[Passage to read]:
* * * * * * *
In an effort to reduce time and costs, another method has been
developed to isolate a zone within a horizontal wellbore. This
method is to build a sand plug in the wellbore at the perforation
zone such that the plug hydraulically isolates the zone from the
lower portion of the wellbore. To build a sand plug, the end of the
fracturing fluid includes a pill of fluid containing an elevated
amount of sand or proppant in comparison to the amount of sand or
proppant present in the fracturing fluid. The fluid pill is pumped
into the well under the fracturing pump rate. The formation at the
zone of interest should have already been fractured as the fluid
pill approaches the zone of interest because the fluid pill is
located at the tail end of the fracturing fluid.
The pumping, and thus displacement of the fracturing fluid, is
stopped as the fluid pill reaches the perforation tunnels at the
zone of interest. The fluid pill with a high concentration of sand
remains stationary within the wellbore with the hope that the sand
or proppant remains suspended in the fluid pill. The displacement
of the fracturing fluid is stopped for a period of time to allow
the fractures within the formation to partially close. Once
partially closed, the displacement of the fluid pill is resumed,
normally at a low rate in comparison to the pump rate during the
fracturing process.
The fluid pill is pumped at a low rate moving the fluid pill into
the perforation tunnels and into the fractures. Typically, the pump
rate is set low enough to prevent the fractures from reopening. The
pumping of the fluid in the wellbore causes the fluid of the fluid
pill to enter the fractures, but the high concentration of sand or
proppant suspended within the fluid pill screens out against the
fractures because the fractures are partially closed. Subsequently,
the suspended sand in the fluid pill begins to bridge off against
the fractures. As the process continues, the sand continues to pack
off against the perforation tunnels and eventually the sand packs
off against itself creating a sand plug in the wellbore. The slow
rate of pumping is continued until the pressure within the wellbore
rises indicating that a proper sand plug has been built within the
wellbore.
Building a sand plug within a horizontal wellbore is a difficult
process because any gravitational settling of sand or proppant in
the wellbore will leave a fluid channel at the top of the hole and
subsequent pumping will simply allow sand free displacement fluid
to pass down the `channel" and into the fracture without allowing a
sand plug to form. The fluid pill needs to remain stationary long
enough to allow the fractures in the formation to at least
partially close and so the fracturing fluid must suspend the sand
or proppant for at least this period of time. If the sand does not
remain suspended and settle out, it is likely that a proper sand
plug will not be achieved. This is because, as the sand settles,
clear fluid or fluid without suspended sand becomes located at the
top of the horizontal wellbore. As pumping is resumed, the fluid of
the fluid pill will simply stream over the sand bed rather than
carrying the sand into the perforation tunnel because of the gap at
the top of the horizontal bore.
* * * * * * *
[Data block]:
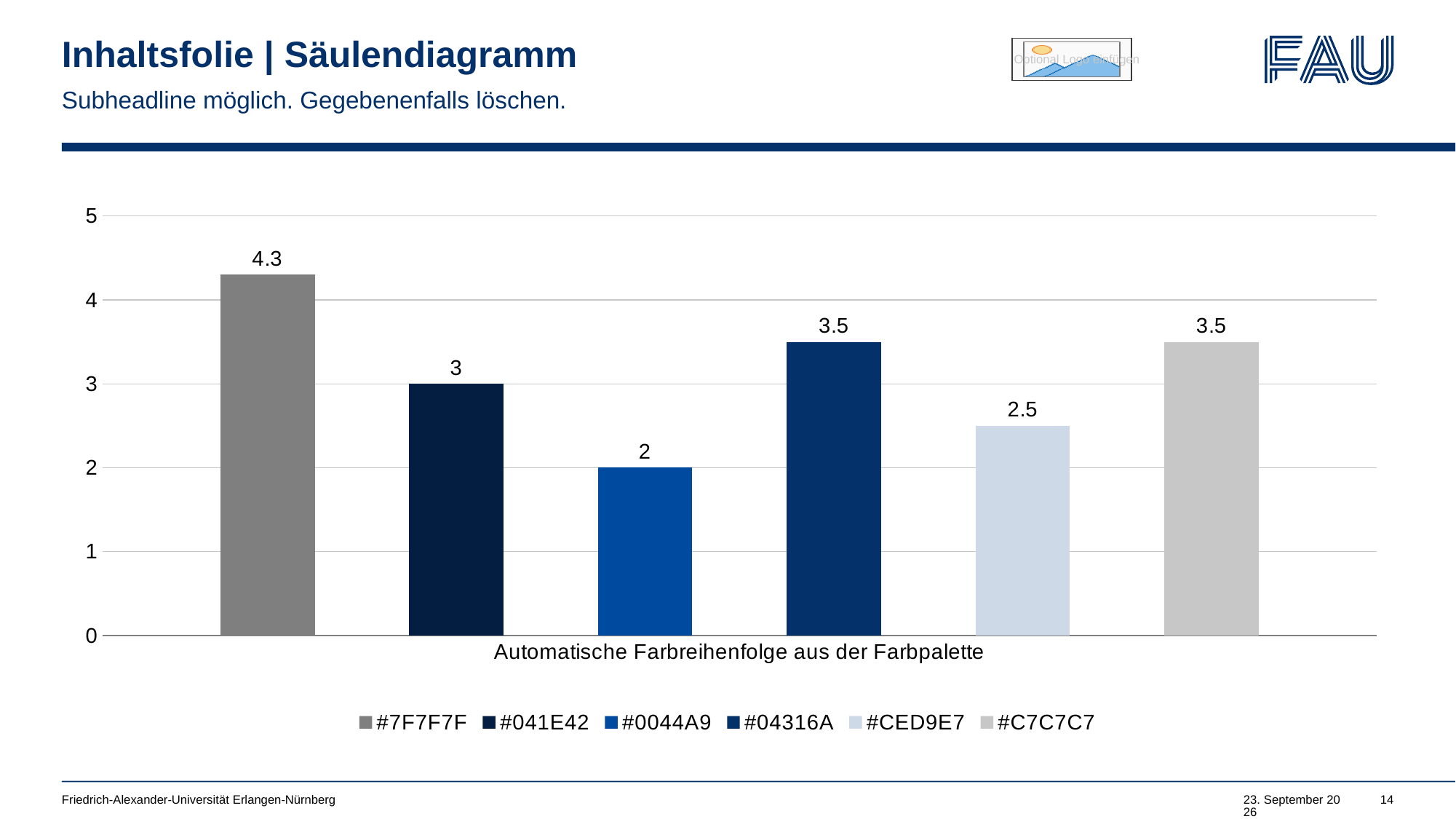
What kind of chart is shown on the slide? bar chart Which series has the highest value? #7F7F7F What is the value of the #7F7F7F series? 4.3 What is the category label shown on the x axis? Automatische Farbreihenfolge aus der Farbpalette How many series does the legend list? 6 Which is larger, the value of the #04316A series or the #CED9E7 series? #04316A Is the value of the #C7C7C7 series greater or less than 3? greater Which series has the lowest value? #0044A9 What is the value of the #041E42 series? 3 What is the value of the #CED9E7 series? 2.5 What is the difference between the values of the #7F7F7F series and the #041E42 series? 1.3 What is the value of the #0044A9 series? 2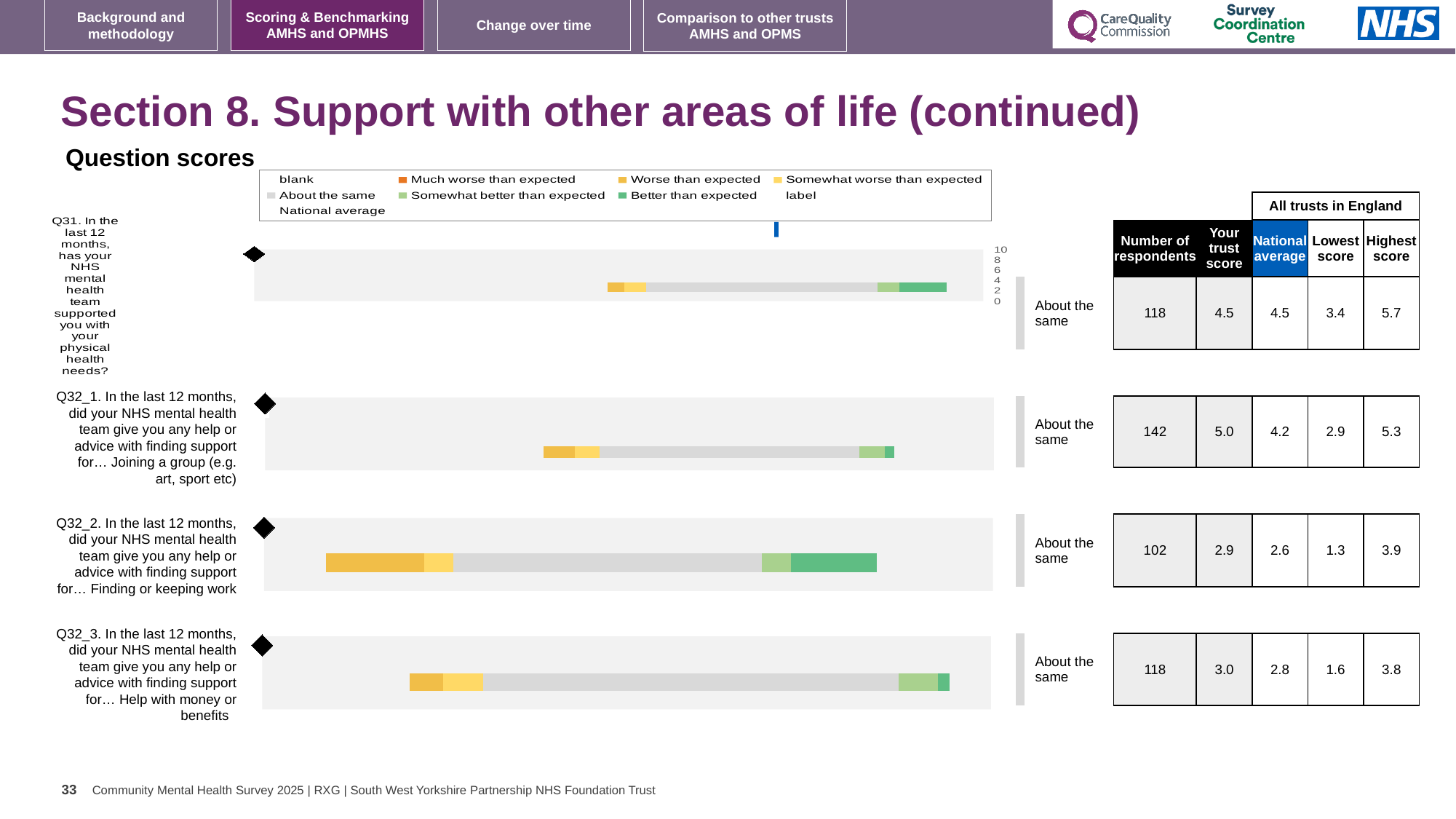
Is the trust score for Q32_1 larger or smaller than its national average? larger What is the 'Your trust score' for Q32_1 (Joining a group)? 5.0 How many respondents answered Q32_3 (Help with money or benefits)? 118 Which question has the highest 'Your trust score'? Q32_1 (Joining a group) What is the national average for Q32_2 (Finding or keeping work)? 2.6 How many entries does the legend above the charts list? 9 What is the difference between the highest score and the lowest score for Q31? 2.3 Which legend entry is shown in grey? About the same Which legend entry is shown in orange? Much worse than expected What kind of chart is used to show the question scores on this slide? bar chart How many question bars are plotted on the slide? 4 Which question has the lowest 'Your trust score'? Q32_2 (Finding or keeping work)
* * * * * * *
[Work order 1]: Can you write out the stretch of the passage on sand plugs from "In an effort" through "of the fracturing fluid."?
[Work order 2]: How would you render this sentence from the passage on sand plugs in Spanish: "Typically, the pump rate is set low enough to prevent the fractures from reopening."
[Work order 3]: What follows the last sentence of the passage on sand plugs? Continue it from there.
The material after the passage on sand plugs is separate from it.

[Answer area 1]:
In an effort to reduce time and costs, another method has been
developed to isolate a zone within a horizontal wellbore. This
method is to build a sand plug in the wellbore at the perforation
zone such that the plug hydraulically isolates the zone from the
lower portion of the wellbore. To build a sand plug, the end of the
fracturing fluid includes a pill of fluid containing an elevated
amount of sand or proppant in comparison to the amount of sand or
proppant present in the fracturing fluid. The fluid pill is pumped
into the well under the fracturing pump rate. The formation at the
zone of interest should have already been fractured as the fluid
pill approaches the zone of interest because the fluid pill is
located at the tail end of the fracturing fluid.

[Answer area 2]: Por lo general, el caudal de bombeo se fija lo suficientemente bajo como para evitar que las fracturas se vuelvan a abrir.

[Answer area 3]:
Failing to build a sand/proppant plug will inevitably require a
remedial operation involving a pump down wireline plug or a coiled
tubing run.
Thus, it is critical that the sand remains suspended in the fluid
pill while the fluid pill is stationary and/or being propagated
adjacent the perforations. However, the sand and/or methods
utilized in prior art isolation techniques have difficulty
maintaining sand suspension, which leads to costly and time
consuming workovers and cleaning jobs.
In light of the foregoing, it would be desirable to use an ultra
lightweight proppant or neutrally buoyant proppant to build a sand
plug within a wellbore. It would also be beneficial to provide a
method of building a sand or proppant plug in a wellbore wherein a
proppant may be used that remains suspended in a various fracturing
fluids. It would also be desirable to provide a method of varying
the density of proppant used in a fluid pill to build a sand plug
within a wellbore as this allow a greater range of fracturing
fluids that may be used in the fracturing process. It would also be
desirable to provide a method of using a fluid pill containing a
proppant that promotes screening out at the perforations such as
using a proppant having a larger diameter than the proppant used in
the fracturing process.
The present invention is directed to overcoming, or at least
reducing the effects of, one or more of the issues set forth
above.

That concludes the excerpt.